Let's start by opening Spatialite:
- In your computer's file explorer, navigate to the folder where you downloaded your SpatiaLite install files.
- Start Spatialite by running the
spatialite_gui.exefile in this folder.
You can think of a database as a folder in which you keep tables that are related to each other. You don't want to put data in this database that isn't related to the other data (you could, but that's not the point of a database).
We'll need to make a new empty database to keep our spatial tables in:
- Click the "Creating a new (empty) SQLite Database"
Note: several buttons have similar names. DO NOT make a Memory-DB. It's not the same thing.
- Navigate to where you would like to keep your database, perhaps in the folder where you downloaded the data for this workshop. Name your database sfbay.sqlite because we'll be working with San Francisco Bay data. Yes, it should be all lowercase. Click OK.
Note that Spatialite can only connect to one database at a time, so if you want to work with another database, disconnect this one.
Let's add some data to our database:
- Click the "Load Shapefile" button.
Note: DO NOT load a virtual shapefile.
- Navigate to your workshop data folder.
- Select the Flowlines.shp file and click Open.
- In the Table Name box, type flowlines for the name of our new table.
- In the SRID box, type 3310 because the projection for this data is California Albers (NAD38) which has the SRID of 3310.

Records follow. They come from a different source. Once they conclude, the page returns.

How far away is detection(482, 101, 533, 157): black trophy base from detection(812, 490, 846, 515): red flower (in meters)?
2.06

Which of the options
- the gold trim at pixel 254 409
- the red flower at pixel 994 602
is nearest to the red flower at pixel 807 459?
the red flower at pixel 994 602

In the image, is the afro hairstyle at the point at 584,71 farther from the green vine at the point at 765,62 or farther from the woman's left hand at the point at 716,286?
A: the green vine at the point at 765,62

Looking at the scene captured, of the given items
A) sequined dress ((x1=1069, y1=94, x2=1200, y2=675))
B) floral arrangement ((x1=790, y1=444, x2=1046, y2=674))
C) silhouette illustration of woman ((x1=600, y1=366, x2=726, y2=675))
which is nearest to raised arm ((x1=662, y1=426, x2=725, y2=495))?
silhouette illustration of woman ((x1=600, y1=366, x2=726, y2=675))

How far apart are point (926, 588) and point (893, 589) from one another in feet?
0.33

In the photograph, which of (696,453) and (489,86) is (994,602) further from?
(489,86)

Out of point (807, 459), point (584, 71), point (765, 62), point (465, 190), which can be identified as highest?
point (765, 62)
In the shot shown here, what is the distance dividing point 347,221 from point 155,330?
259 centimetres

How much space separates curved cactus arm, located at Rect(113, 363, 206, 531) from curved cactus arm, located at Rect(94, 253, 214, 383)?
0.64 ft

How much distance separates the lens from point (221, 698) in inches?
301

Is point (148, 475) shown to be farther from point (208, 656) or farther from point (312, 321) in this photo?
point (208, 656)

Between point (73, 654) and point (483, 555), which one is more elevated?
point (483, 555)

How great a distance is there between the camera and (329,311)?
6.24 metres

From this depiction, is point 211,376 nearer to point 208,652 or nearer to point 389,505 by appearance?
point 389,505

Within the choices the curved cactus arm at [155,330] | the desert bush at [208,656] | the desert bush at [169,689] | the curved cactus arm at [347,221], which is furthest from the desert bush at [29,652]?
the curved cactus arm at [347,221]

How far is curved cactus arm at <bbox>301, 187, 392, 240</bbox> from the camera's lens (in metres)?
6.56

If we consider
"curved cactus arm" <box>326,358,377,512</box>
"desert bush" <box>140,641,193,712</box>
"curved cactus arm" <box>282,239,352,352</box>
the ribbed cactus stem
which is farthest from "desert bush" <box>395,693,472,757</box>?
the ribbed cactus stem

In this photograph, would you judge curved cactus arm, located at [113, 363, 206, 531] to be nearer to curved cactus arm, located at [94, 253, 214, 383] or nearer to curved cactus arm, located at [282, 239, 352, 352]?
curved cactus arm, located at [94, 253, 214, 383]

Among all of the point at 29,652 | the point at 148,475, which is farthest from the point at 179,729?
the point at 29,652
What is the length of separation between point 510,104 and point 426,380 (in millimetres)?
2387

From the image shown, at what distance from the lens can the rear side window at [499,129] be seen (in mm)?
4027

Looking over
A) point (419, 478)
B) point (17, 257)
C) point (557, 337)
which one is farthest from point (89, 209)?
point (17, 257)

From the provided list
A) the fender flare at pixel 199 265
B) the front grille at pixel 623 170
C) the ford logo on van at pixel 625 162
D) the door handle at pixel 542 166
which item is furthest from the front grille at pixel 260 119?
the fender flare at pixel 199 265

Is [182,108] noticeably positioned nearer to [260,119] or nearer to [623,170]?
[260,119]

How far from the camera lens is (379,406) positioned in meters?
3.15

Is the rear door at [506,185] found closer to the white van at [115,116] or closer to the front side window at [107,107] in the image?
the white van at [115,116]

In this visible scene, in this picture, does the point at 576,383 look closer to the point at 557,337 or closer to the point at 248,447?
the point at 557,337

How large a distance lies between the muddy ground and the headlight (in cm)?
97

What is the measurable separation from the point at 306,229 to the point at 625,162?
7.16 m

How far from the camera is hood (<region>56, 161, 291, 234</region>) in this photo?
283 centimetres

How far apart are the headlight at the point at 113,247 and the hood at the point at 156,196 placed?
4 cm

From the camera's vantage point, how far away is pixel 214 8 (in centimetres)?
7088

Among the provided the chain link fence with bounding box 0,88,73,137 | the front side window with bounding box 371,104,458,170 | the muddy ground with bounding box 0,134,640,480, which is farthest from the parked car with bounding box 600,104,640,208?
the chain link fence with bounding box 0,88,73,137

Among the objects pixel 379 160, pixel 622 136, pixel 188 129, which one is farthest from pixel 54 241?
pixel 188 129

- In the Column Names section, pick "Convert to Lowercase" so all of our column names will be lowercase letters
- For DBF DATE Values, choose "as PlainText strings" so our dates will be human readable
- For Primary Key Column, choose "Automatic". This option will create an incremented pk_uid column to ensure we have a primary key for our table.
- Review the other options, but you can leave the defaults as they are. Click OK when you're done.
You can repeat this process to add the other two datasets. Call the WBDHU8_Points_SF table centroids and WBDHU8_SF table watersheds. The other parameters will be the same as for the flowlines table.
You should see your three tables listed in the panel on the left. Congratulations! You now have a database with files related to the San Francisco Bay's watersheds!
Now we're just about ready to do some analysis with our database. You may need to expand the Spatialite window by dragging the lower right corner of the window out so you can see everything.
A query is a request for information from the database. You will type your queries into the big blank box at the top right of the window.
You'll run the query by clicking the Execute SQL Statement button to the right of the query box.
The results of the query will appear in the box below. Sometimes the results will be a table; sometimes it will be a message.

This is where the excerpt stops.